The main cause of tooth decay is the frequency that sugar is consumed, although the actual amount of sugar in the child’s diet is also an important factor. Therefore, consumption of sugary foods and drinks should ideally be restricted to mealtimes and should be limited to a maximum of 4 times per day. Thorough brushing, twice a day, will also help to prevent tooth decay.

How damaging are fizzy drinks for my child's teeth?

There is a positive link between the consumption of fizzy drinks (not just pop) and tooth decay. Most fizzy or carbonated drinks contain phosphoric acid, carbonic acid or citric acid which causes chemical erosion of the tooth enamel. It is advised that consumption of carbonated drinks is kept to a minimum to help avoid unwanted and often costly dental treatment. Hence the introduction of the so called Sugar Tax!

What should I do if my child's first permanent teeth appear to be crooked?

This is not unusual and is not necessarily something that will last. Front teeth, in particular, can erupt at odd angles, but the muscles within the tongue and lips usually correct this within around 3 months.

However, if a parent has had a history of crowded teeth, this may be passed on and result in crooked teeth. Orthodontic tooth movement can correct this problem, but this is not generally attempted until all permanent teeth have erupted. Nevertheless, if you are worried about how your child’s teeth are emerging, you should discuss this with your dentist.

How can I encourage my child not to be nervous about going to the dentist?

It is important not to pass on any fears that you have about the dentist to your children. Furthermore, there is no need to make a fuss about the child visiting the dentist, or to tell them how brave they are, as this will only encourage the impression that there is something to be scared of.

Initiating regular visits to the dentist at an early age is vital in helping children to get used to the environment and procedures at the surgery. Unfortunately, pain and distress can occur at any age and it is crucial to have prepared your child beforehand. This will make any necessary treatment run much more smoothly for everyone involved.

What should I do if my child breaks or loses a tooth?

If it is a ‘normal’ loss i.e. a baby tooth, then in the majority of cases all will be fine.

If your child’s ADULT tooth is knocked out by an injury to the mouth, take the tooth to your dentist as soon as you can. Store the tooth in fresh cold milk until you arrive at the dentist, as it may be possible to restore it to its original position. This process is called reimplantation, but this can be hindered if attempts are made to wipe or clean the tooth in any way. if it is a BABY tooth that is knocked out, DO NOT try to replace it, but in either case you should contact your dentist as soon as possible.

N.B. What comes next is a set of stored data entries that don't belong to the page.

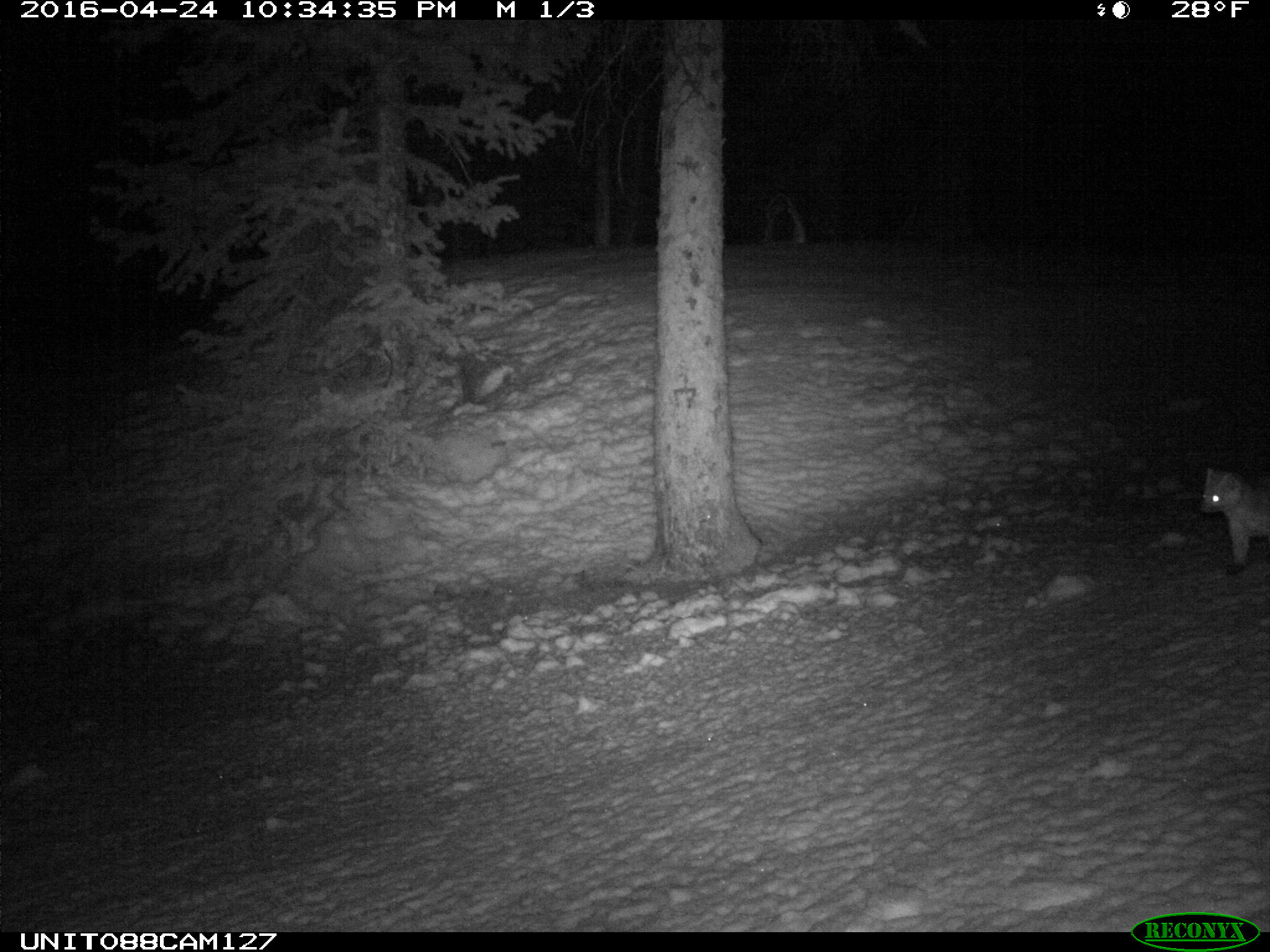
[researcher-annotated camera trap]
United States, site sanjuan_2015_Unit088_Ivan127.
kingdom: Animalia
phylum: Chordata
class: Mammalia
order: Carnivora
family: Mustelidae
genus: Martes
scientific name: Martes americana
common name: american marten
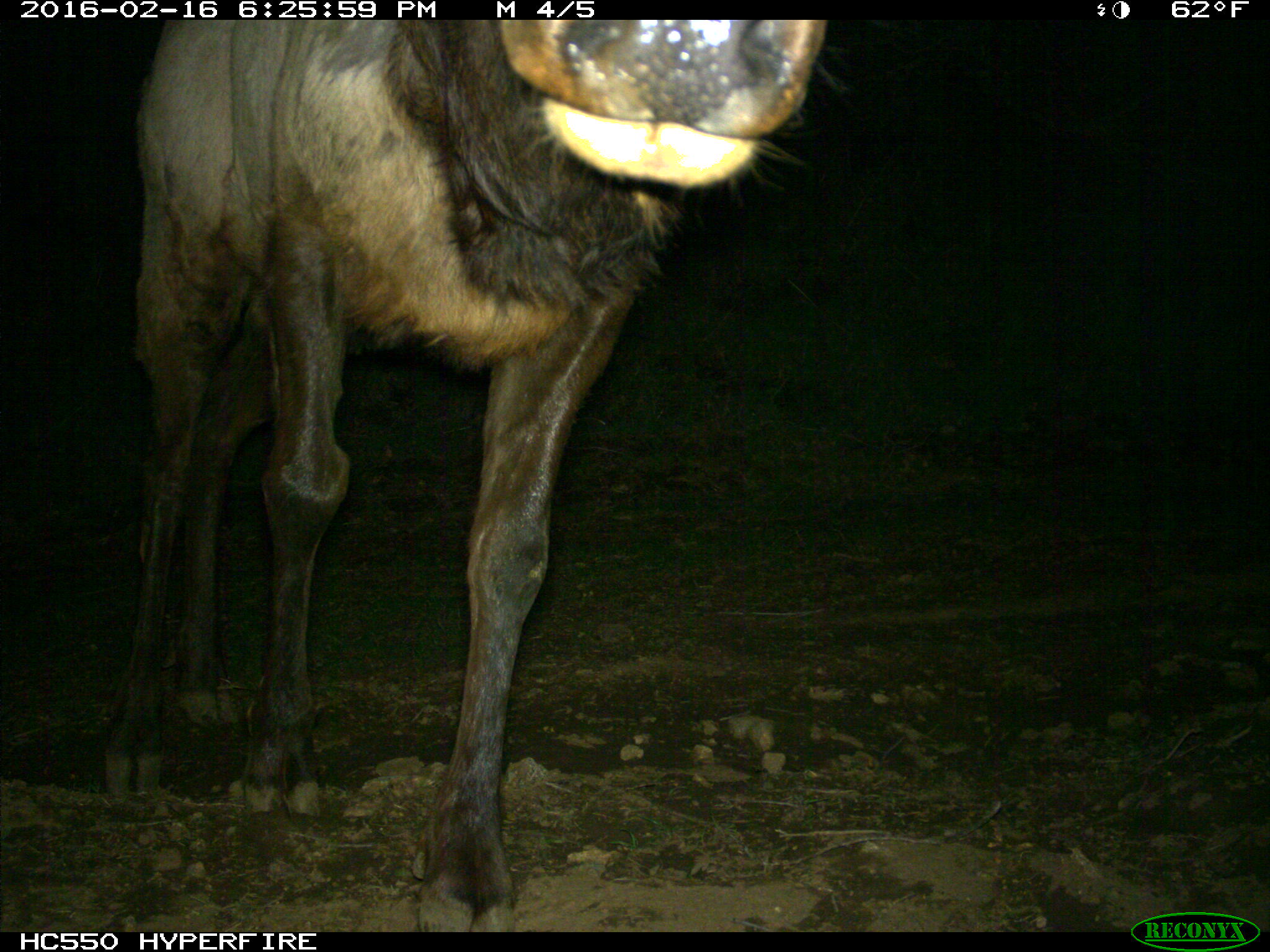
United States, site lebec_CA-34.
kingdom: Animalia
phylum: Chordata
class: Mammalia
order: Artiodactyla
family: Cervidae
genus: Cervus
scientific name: Cervus canadensis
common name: elk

Alternatively, if the tooth is broken, cracked or chipped, you should keep any lost fragments if possible and see the dentist as soon as you can.

How important is it for my child for my wear a gum shield while playing contact sports?

Gum shields are an ESSENTIAL precaution for children who play contact sports, as dental injuries are very common and can cause serious pain and disfigurement. Gum shields that can be moulded at home are available from sports shops for under £10 but custom-made gum shields that can offer better protection can be provided by your dentist. Although the individually made gum shields are a little more expensive, these are much more comfortable and effective, plus they can have team colours – meaning your child is more likely to wear it!